Witzig, grade habe ich bei dir geschrieben ![]()
Ich habs mir nochmal durchgelesen, ist ziemlich wirr, ich hoffe man versteht was, sorry dafuer ![]()
Ja.... es ist echt schwierig und momentan fuehlen wir uns beide glaube ich trotz Schmerz recht frei und ich glaube, das tut uns gut.
Ich habe nicht mehr so sehr das Beduerfnis ihn nach seiner Trinkerei zu fragen, jedenfalls ist das grade so, aber ich gehe natuerlich auch grade davon aus, dass er nicht trinkt, aber letztendlich hatten wir jetzt insgesamt 2 1/2 Wochen (mit 2 Unterbrechungen) garkeinen Kontakt, das heisst, wirklich wissen tue ich es nicht, aber das gibt mir ueberhaupt kein schlechtes Gefuehl, im Gegenteil, es ist gut, NICHTS zu wissen. Er ist mir ja nicht verpflichtet etc..
Die Muster in denen ich noch stecke...
Also z.B. gestern als ich ihn anrief. Das Gespraech an sich war ja superschoen, aber zwischendurch gab es eine kurze heftige Diskussion. Entfacht wurde sie wg einer banalen Frage, die er mir stellte. Er wollte wissen, ob er sich ein Handykabel(PC) kaufen solle, um mir dann dadurch Bilder zukommen zu lassen.

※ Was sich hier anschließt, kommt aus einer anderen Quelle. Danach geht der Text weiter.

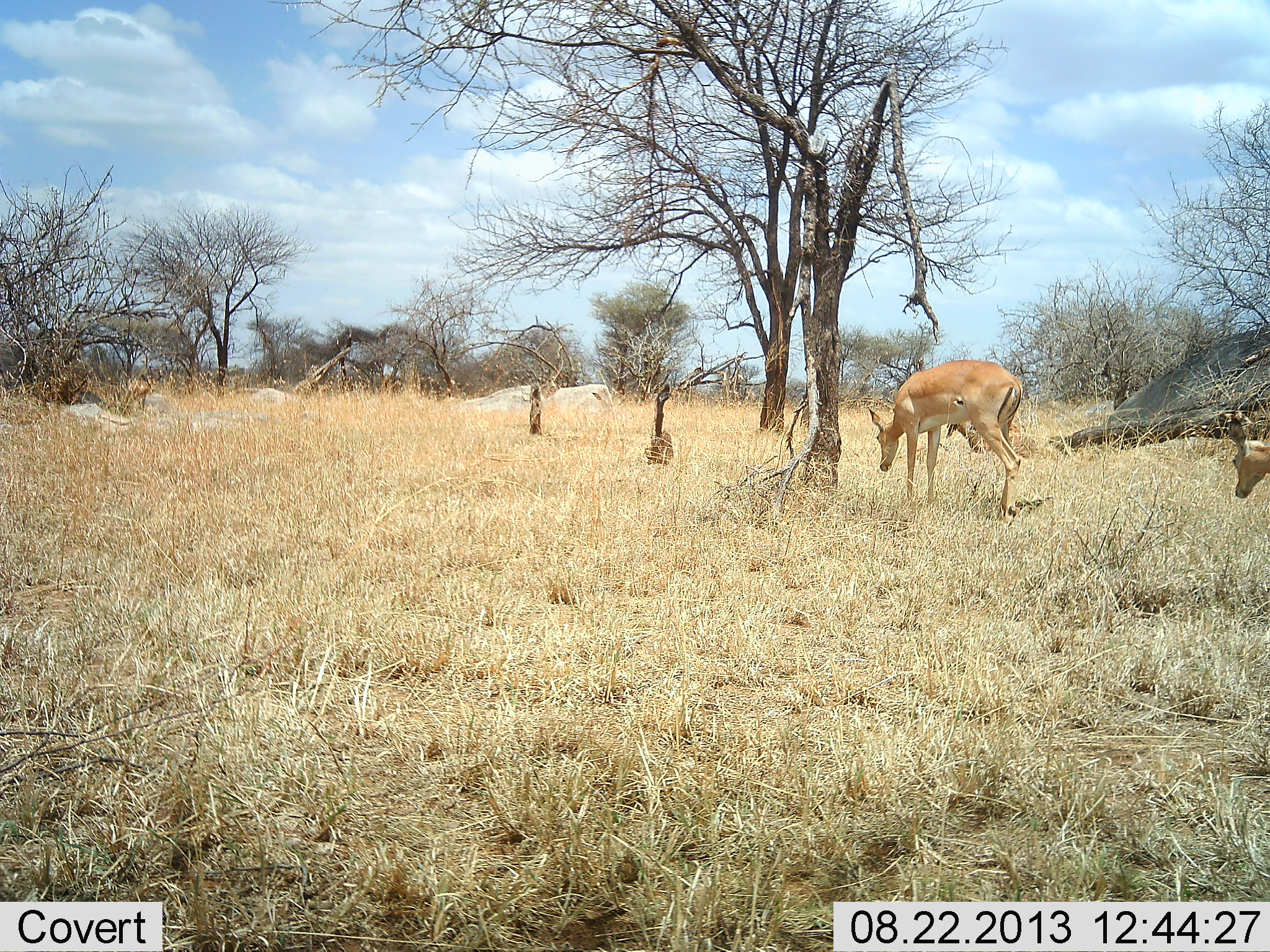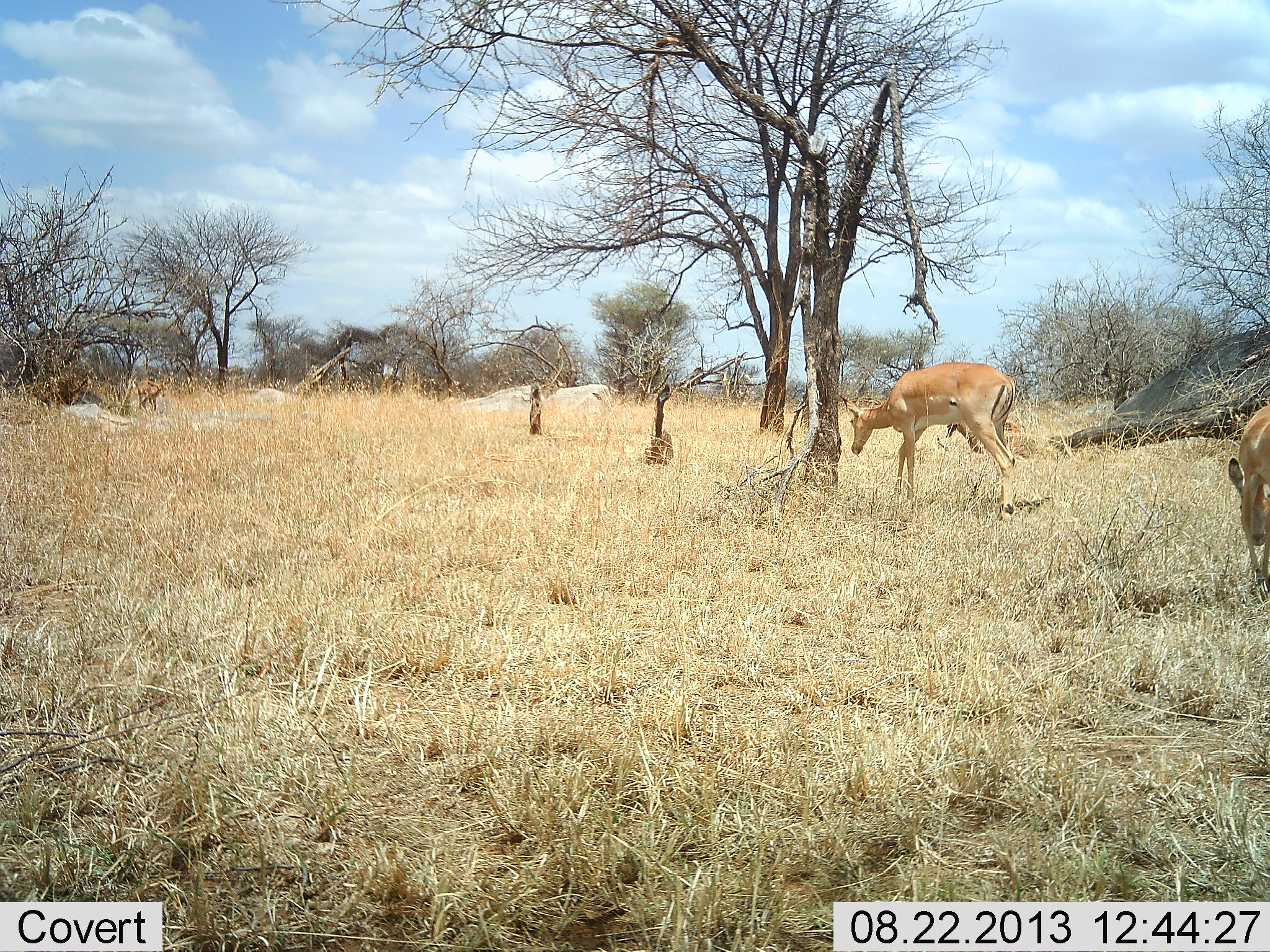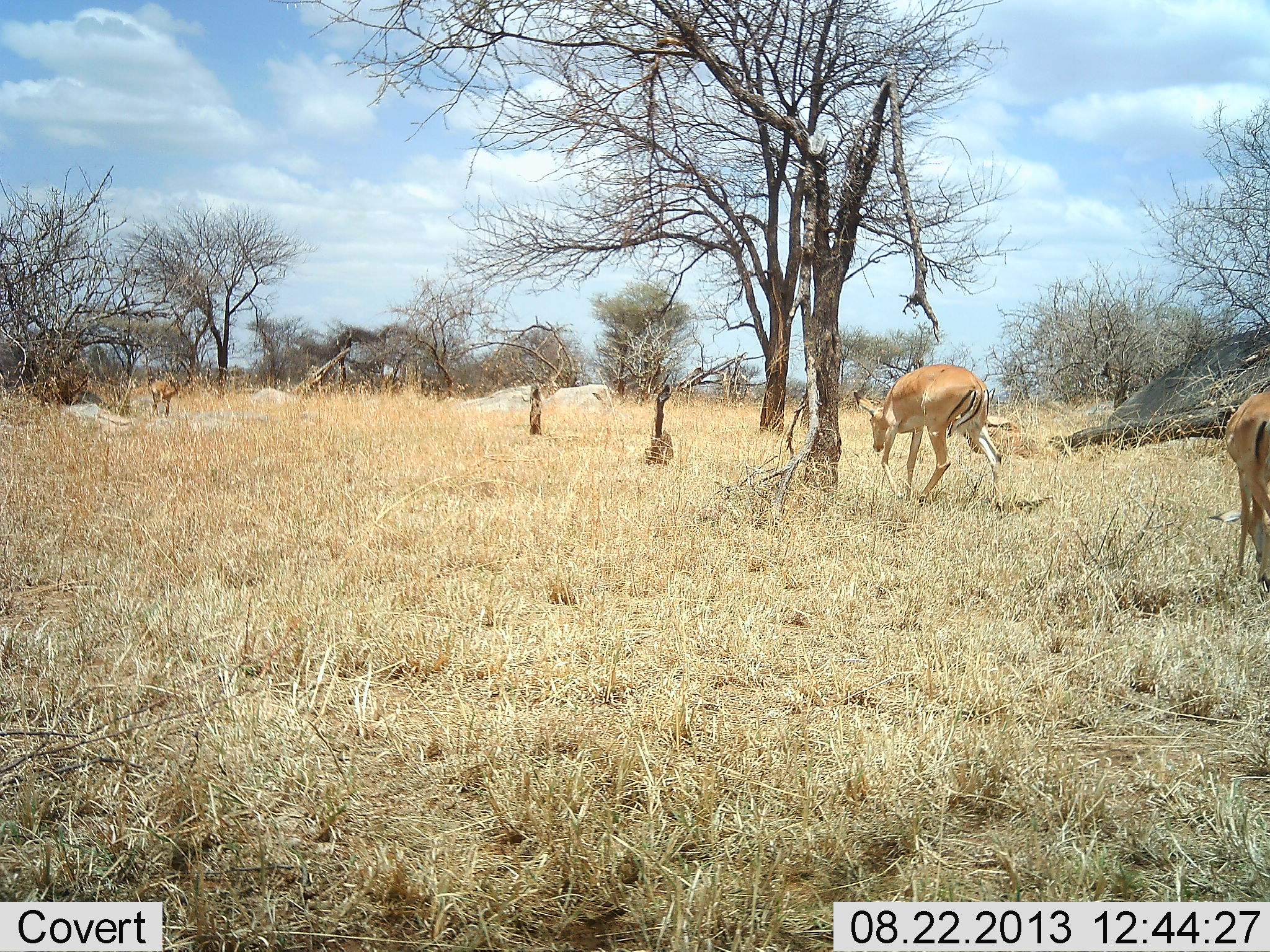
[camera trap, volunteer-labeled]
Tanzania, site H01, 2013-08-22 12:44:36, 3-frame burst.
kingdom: Animalia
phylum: Chordata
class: Mammalia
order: Artiodactyla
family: Bovidae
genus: Aepyceros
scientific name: Aepyceros melampus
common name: impala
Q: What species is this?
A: Impala (Aepyceros melampus).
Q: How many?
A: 3.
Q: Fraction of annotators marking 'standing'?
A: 30%.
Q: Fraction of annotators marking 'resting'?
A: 0%.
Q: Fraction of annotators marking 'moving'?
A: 60%.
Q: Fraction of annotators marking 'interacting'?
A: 0%.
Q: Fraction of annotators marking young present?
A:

Ich habe gemerkt, wie ich sofort pampig wurde und dass er selbst wissen muss, was er tut.
Ich habe damit eben jegliche "Verantwortung" von mir geschoben.
Ja ich finde auch, dass seine Frage ein wenig unnoetig war, weil ich es schon so sehe, dass er mich garnicht fragen sollte.
Aber ich hab dann halt voellig ueberreagiert und eben gesagt, dass er nicht in der Lage ist, eine Entscheidung alleine zu treffen und dass ich keine Verantwortung mehr fuer NICHTS uebernehmen will.
Das z.B. war fuer mich ein klassisches Beispiel, dass ich einfach noch voellig in dieser Angst drin bin, fuer irgendwas verantwortlich zu sein, was er tut. Dabei gings eben nur um ein Kabel. Naja..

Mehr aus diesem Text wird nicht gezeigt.